Phase I (Laboratory): Investigation of Soil Stabilization Alternatives—Texas SH 130
Is Version Of
Portland cement, hydrated lime, slag, class C and F fly ash, and a few nontraditional chemical stabilizers were evaluated in the laboratory for their effectiveness in improving strength and reducing swell potential of high-plasticity clay materials sampled at the proposed SH 130 project site in Texas. In addition to high plasticity index values, soils in the proposed construction area reportedly contain variable amounts of sulfate content that may lead to deleterious expansion due to secondary mineral growth. Over 900 test specimens from the project site were prepared and tested.
The goal of the laboratory phase of this project was to provide recommendations for conducting field test strip evaluations of the select portland cement stabilizers or combinations of Portland cement and other stabilizers. Unconfined compressive strength, volume change, pH, soil classification, X-ray analysis, and scanning electron microscopy methods were used in this analysis. An unconfined compressive strength of 100 psi, a maximum volume change of 2%, and a decrease in the plasticity index were used as evaluation criteria for determining suitable stabilizers for field trials.

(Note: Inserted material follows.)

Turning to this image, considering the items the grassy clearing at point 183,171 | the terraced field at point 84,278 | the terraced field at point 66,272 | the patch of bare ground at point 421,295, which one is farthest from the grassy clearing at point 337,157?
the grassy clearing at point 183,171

The following cement-based stabilization mixtures would meet the laboratory-established criteria: 6% Cement Type I/II or Type V, 4% Cement Type I/II + 4% Fly ash Class C, 4% Cement Type I/II + 4% Fly ash Class F, and 3% Cement Type I/II + 3% Fly ash Class C or F. Further evaluation by field testing, with several months of evaluation including in-situ testing, sampling, and in-ground instrumentation monitoring, is recommended for Phase II. A testing plan for evaluation is presented in this report. The outcome of the field investigation would be conclusive performance results for the recommended stabilizers in terms of strength, stiffness, and volume change. It is further recommended that the stabilization construction methods be evaluated as part of the field evaluation. This would specifically include variable mixing rates and use of intelligent compaction technology with GPS mapping capabilities.